***** Provided entries *****

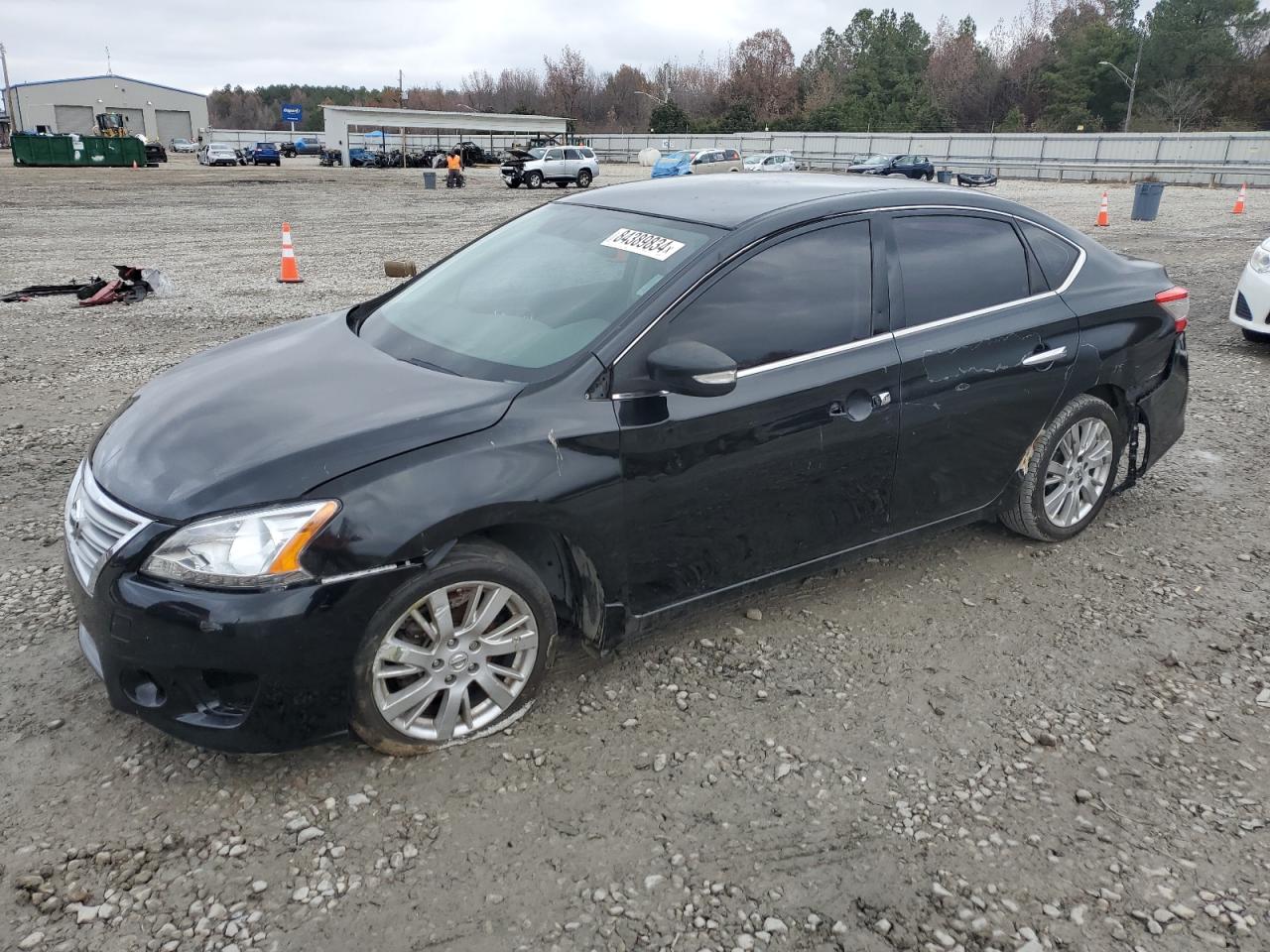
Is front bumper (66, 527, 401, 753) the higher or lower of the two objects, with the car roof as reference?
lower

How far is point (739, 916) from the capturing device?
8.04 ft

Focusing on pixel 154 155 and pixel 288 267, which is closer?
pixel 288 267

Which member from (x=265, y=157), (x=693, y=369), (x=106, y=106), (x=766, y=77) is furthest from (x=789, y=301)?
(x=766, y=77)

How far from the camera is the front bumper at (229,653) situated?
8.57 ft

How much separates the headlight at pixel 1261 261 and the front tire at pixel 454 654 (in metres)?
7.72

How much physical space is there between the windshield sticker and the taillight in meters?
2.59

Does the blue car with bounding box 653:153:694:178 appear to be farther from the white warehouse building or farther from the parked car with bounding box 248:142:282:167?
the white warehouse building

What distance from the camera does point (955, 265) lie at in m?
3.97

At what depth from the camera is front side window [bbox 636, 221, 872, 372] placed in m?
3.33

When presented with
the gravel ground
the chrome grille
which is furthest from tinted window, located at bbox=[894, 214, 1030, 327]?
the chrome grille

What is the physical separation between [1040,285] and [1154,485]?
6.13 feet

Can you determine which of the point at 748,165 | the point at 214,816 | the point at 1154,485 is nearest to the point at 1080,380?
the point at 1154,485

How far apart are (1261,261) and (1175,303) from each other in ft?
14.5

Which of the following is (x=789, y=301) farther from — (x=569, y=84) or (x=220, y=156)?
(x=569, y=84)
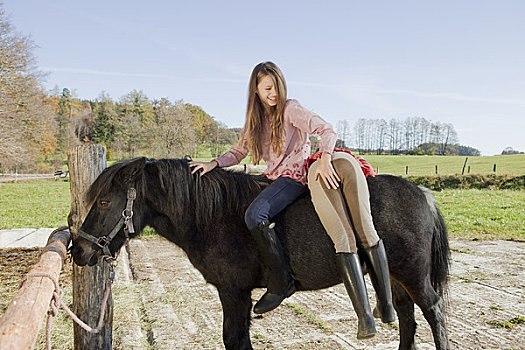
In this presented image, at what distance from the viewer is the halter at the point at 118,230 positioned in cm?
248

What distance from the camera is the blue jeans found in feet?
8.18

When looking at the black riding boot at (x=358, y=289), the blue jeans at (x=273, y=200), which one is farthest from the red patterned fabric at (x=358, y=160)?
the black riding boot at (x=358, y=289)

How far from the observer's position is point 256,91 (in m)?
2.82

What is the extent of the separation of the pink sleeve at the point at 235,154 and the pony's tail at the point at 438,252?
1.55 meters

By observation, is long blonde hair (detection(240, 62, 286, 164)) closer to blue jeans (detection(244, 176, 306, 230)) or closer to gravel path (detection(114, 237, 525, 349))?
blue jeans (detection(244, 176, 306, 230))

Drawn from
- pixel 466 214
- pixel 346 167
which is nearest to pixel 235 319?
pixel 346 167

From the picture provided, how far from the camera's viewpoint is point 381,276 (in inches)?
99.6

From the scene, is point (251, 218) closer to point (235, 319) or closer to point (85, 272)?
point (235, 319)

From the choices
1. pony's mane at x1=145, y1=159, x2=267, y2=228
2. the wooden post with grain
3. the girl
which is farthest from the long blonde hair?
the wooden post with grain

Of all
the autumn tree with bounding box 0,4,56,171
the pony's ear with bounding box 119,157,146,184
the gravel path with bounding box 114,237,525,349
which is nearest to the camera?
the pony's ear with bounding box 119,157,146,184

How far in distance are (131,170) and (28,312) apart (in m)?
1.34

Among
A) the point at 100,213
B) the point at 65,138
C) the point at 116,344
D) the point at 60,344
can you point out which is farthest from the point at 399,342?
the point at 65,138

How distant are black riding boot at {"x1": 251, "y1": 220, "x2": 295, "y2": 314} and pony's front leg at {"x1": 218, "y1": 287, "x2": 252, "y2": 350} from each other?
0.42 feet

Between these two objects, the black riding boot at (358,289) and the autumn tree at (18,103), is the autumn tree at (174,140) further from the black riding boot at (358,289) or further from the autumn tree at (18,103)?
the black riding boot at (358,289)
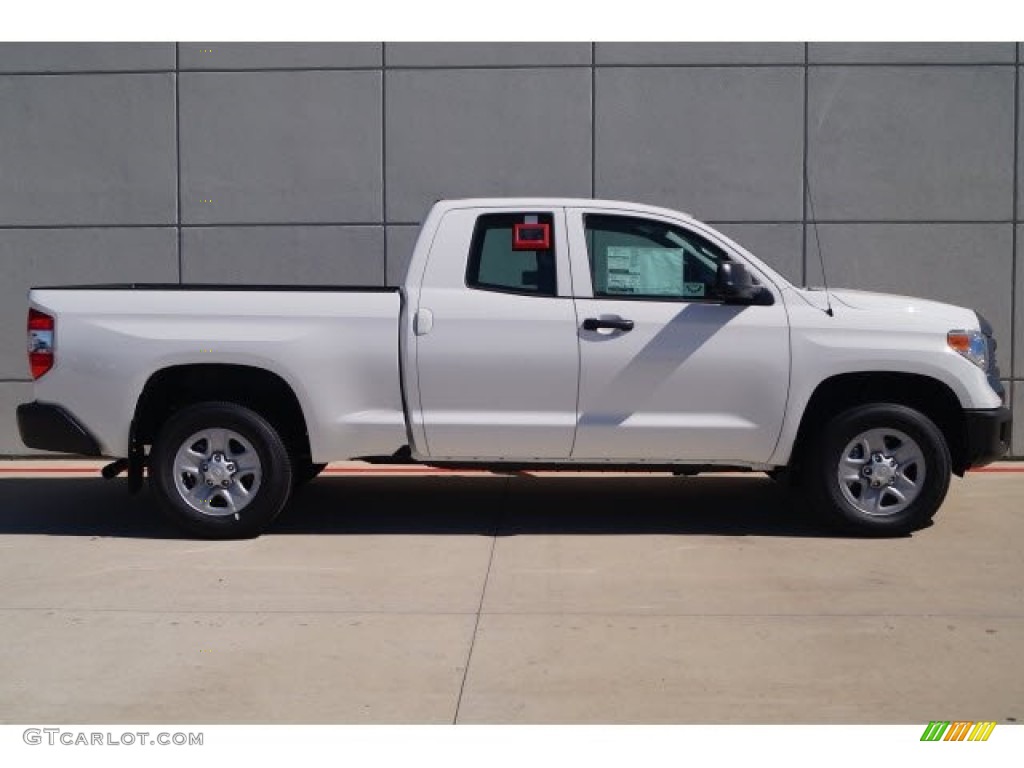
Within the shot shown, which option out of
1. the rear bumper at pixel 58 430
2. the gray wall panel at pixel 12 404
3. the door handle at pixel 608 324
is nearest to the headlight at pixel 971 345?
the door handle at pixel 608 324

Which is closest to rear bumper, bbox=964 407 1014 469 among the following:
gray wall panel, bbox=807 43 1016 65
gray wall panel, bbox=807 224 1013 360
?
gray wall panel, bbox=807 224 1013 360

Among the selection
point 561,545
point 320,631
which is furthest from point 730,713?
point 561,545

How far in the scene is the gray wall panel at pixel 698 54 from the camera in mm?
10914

*****
***** Provided entries *****

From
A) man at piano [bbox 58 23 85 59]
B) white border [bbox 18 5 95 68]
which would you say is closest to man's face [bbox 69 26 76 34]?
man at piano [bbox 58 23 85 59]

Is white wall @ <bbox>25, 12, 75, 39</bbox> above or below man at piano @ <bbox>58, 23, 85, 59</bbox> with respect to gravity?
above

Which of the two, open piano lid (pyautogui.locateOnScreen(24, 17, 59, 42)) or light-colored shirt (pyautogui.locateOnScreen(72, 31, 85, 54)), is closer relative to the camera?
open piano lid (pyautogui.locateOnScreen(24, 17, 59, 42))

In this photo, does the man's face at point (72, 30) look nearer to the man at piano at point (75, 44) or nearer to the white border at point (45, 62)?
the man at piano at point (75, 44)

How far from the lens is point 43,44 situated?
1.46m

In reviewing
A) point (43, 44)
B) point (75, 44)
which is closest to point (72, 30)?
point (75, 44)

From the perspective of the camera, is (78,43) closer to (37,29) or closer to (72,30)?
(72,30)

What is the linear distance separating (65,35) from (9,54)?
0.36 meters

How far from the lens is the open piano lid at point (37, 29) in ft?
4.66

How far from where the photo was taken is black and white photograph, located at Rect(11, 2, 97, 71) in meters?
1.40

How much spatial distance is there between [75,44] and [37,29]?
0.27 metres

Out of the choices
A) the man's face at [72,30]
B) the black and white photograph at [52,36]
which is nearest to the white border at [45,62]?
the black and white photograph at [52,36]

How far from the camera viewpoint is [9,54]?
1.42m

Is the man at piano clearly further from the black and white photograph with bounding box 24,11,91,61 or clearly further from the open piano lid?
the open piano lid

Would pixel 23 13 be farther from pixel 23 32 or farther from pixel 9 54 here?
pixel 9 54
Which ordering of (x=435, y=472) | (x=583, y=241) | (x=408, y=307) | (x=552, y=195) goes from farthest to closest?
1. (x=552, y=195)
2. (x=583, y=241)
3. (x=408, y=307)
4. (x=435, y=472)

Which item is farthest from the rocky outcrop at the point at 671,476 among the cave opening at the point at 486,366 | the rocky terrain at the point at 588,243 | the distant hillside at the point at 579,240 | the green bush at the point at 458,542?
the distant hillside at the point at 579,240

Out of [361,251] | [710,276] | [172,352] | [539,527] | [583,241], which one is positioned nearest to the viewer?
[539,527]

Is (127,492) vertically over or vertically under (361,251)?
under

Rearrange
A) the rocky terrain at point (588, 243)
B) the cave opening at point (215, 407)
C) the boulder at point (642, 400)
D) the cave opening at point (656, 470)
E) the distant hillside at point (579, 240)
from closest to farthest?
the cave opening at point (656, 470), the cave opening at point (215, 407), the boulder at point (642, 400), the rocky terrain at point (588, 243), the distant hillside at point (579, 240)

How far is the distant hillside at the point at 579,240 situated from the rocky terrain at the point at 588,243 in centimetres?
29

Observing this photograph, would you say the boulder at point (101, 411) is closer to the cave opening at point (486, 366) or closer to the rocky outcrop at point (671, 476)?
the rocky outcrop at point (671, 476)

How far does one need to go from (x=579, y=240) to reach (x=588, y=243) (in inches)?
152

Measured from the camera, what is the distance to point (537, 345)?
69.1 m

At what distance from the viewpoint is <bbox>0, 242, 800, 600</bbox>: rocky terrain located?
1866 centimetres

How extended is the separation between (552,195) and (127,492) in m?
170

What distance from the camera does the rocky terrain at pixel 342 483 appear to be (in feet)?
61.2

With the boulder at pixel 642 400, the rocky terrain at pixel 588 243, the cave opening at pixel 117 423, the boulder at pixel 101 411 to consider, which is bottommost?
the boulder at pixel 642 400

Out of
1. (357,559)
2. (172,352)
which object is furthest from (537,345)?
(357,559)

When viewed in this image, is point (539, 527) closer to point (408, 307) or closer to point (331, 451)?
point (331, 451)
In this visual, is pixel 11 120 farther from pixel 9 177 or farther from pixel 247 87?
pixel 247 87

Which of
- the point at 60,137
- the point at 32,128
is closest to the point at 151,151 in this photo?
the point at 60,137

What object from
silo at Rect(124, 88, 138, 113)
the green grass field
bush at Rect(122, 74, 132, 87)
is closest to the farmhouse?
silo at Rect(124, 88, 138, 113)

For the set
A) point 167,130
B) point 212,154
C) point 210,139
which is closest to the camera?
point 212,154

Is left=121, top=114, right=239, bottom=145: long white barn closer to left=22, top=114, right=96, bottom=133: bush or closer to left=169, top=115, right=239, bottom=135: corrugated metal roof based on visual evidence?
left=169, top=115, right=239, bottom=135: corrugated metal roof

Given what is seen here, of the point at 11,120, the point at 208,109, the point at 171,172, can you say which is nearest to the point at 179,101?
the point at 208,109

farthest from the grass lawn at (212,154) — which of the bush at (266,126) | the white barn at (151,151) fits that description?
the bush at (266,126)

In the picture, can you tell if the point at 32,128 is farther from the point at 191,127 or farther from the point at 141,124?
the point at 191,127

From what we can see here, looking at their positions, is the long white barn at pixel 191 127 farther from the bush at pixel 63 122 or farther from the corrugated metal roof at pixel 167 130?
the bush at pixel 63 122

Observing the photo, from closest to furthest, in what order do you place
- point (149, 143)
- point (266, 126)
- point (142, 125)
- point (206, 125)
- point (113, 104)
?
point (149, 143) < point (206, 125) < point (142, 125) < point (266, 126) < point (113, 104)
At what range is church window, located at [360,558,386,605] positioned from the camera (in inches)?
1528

*****
***** Provided entries *****

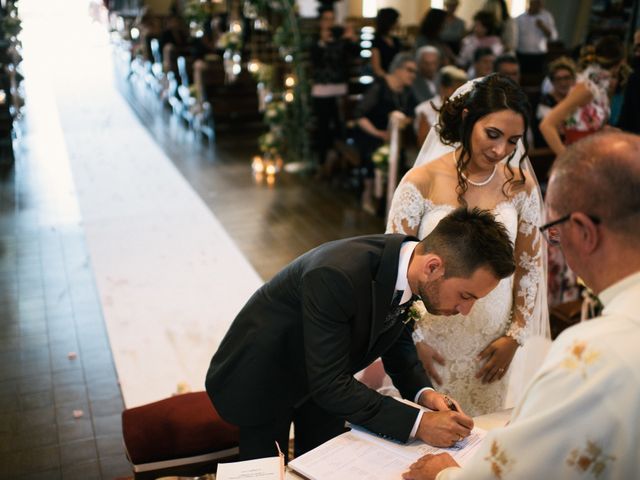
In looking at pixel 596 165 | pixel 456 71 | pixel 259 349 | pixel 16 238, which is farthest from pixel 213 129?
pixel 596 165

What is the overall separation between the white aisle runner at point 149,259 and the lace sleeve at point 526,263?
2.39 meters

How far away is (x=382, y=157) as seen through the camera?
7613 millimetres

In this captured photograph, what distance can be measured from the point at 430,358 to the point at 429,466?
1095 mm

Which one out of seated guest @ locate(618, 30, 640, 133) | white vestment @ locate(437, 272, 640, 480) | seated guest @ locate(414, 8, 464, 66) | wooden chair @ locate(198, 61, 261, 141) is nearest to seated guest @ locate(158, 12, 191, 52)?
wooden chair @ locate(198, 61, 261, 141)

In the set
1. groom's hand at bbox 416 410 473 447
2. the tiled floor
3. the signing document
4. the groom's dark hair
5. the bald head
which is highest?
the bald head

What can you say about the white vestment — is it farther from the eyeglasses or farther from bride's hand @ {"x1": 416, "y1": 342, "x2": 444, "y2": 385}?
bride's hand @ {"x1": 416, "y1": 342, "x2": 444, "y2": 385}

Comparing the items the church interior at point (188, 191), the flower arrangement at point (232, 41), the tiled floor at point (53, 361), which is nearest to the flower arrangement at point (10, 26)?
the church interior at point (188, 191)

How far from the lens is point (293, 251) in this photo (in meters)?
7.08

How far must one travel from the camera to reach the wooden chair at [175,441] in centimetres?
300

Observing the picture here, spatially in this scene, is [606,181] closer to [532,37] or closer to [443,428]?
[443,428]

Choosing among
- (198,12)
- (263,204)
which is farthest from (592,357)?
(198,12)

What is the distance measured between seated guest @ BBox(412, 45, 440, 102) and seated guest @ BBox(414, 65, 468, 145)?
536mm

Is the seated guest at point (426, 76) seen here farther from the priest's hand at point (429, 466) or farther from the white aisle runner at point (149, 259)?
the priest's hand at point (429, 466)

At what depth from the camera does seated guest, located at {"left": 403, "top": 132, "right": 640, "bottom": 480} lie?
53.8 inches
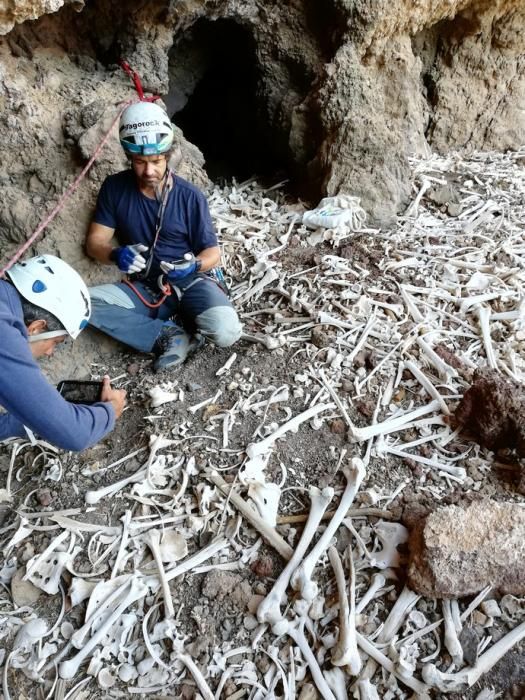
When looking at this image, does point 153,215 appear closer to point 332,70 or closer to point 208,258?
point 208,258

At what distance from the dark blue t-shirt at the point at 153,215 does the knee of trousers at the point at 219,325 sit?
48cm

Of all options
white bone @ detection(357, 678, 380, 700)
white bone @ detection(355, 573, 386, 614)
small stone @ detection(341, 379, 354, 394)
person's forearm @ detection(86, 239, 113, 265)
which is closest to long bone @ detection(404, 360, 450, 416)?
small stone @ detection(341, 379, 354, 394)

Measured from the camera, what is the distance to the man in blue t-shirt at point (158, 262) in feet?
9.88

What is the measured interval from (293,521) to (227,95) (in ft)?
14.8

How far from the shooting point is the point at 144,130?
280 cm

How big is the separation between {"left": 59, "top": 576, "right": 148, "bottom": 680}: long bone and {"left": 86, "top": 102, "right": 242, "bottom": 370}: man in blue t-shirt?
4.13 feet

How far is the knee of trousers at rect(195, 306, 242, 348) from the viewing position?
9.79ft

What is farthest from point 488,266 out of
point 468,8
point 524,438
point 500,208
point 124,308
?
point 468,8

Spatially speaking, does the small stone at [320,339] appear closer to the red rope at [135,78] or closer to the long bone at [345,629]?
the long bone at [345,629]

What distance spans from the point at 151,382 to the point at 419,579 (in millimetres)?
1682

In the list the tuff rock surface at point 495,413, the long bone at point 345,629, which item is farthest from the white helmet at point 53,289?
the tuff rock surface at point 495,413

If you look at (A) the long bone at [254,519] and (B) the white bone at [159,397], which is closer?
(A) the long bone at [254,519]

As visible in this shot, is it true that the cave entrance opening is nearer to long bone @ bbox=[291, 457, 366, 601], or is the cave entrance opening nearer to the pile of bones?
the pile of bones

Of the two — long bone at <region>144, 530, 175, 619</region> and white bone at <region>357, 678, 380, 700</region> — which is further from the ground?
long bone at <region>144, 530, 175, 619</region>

*****

* **Task details**
Collect every line from the rows above that contains the word "Observing", and copy each one in full.

* **Solution**
Observing this photograph, would you say the boulder at point (101, 411) is closer to the cave opening at point (486, 366) or closer to the rocky outcrop at point (671, 476)?
Observing the photo, from closest to furthest, in what order do you place
Observing the picture here, spatially in this scene, is [606,181] closer to [532,37] or closer to [443,428]?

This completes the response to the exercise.